Enfin, et c'est certainement là l'argument le plus aigu, décider une guerre revient à s'inscrire dans une temporalité bien précise. Si l'on a vu que porter les coups les plus durs à Daech serait loin de garantir son élimination, est-il alors possible d'envisager une forme d'armistice, ce qui représente, à tout le moins théoriquement, la finalité d'une entrée en guerre ? Une configuration où l'ennemi renaîtrait un jour ou l'autre parce qu'il remplit une fonction régionale (presque tous les Etats ayant comme cible prioritaire une autre entité que l'Etat islamique) et qu'il repose sur une base sociale solide (les populations sunnites irakienne et syrienne mises en danger par le nouveau type de régulation confessionnelle et ethnique qui prévaut désormais au Moyen-Orient) met de manière structurelle la France dans l'impossibilité de remplir ses objectifs. Dès lors, déclarer une guerre au terrorisme, alors qu'il est question d'un procédé politique pour atteindre des objectifs et non d'un ennemi en soi, tout en reconnaissant l'impossibilité d'un Yalta qui acterait de manière officielle et acquise la fin du jihadisme, ne revient qu'à donner la maîtrise du calendrier et du symbole à l'acteur que l'on se propose de détruire. Dans une équation stratégique du fort au faible, le premier peut décider de la nature et de l'intensité du conflit, mais le second, en donnant l'impression de pouvoir frapper quand et où il souhaite, signale qu'il est toujours capable de se projeter dans le temps, qui plus est lorsqu'il est capable d'atteindre par des petits groupes organisés la plupart des Etats contre lesquels il décidera d'agir. N'importe quelle action (terroriste ou non) entreprise contre la France et ses alliés mettrait alors le chef de l'Etat, devenu chef de guerre, dans l'obligation de reconnaître son incapacité à venir à bout de l'ennemi, contribuant ce faisant à surinvestir la rhétorique guerrière et entretenir un état d'exception politique et moral qui n'est ni plus, ni moins que l'objectif recherché par ceux que l'on croit pourtant ainsi annihiler.
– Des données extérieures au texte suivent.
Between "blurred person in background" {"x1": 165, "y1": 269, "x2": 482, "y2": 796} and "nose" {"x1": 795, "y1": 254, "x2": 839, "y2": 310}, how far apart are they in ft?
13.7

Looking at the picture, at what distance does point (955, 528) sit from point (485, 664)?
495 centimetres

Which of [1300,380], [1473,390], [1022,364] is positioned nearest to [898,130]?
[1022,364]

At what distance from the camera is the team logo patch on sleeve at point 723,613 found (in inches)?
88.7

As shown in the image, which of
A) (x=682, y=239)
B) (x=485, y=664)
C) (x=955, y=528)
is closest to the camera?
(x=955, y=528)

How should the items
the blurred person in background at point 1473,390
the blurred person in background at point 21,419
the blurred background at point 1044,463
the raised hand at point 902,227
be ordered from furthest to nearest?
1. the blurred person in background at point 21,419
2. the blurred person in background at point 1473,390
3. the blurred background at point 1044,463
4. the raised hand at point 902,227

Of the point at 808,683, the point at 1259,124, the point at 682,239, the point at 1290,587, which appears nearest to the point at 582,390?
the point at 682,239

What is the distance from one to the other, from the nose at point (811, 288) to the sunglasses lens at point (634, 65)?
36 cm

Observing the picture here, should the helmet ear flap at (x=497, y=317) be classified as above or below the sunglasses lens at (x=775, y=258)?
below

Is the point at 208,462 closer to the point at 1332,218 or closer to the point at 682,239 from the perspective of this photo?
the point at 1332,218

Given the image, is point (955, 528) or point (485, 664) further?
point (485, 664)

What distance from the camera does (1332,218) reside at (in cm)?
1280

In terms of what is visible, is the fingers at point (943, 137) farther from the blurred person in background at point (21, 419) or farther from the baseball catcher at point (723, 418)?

Alors qu'il doit affronter le régime Assad (devenu milice parmi d'autres), le Hezbollah, les kurdes, les forces armées iraniennes, les milices irakiennes et afghanes, nombre de pays arabes (Jordanie...), de plus en plus la Turquie, la Russie, la Grande-Bretagne, la France, le Canada (jusqu'à l'élection de Justin Trudeau) et les Etats-Unis, Daech parvient encore à s'étendre en certains endroits malgré de sérieux revers. C'est donc qu'un terreau favorable rend propice l'identification à cet aspirant-Etat de la part de populations craignant bien davantage d'autres acteurs que le mouvement jihadiste. Il n'est donc pas qu'un entrepreneur de violence. Il remplit une fonction sociale et politique, voire symbolique. Sinon, comment serait-il passé en moins de deux années d'effectifs évalués à environ 7000 combattants à un nombre avoisinant les 50 000, dont une moitié au moins de personnes extérieures à la Syrie et l'Irak, dont parmi eux 50% d'occidentaux ? A ces questions, il semblerait que l'emploi d'une éthique de la guerre soit largement insuffisante, et même contre-productive tant DAECH semble transformer en ressource toute stratégie non adaptée pour l'affaiblir. On ne répond tout simplement pas à des enjeux de recomposition sociale et identitaire par l'action armée prioritairement. Si d'après Carl Schmitt, la guerre est la décision politique par essence, l'analyse du Moyen-Orient contemporain nous pousse à nous demander si relativiser son utilité ne l'est pas moins.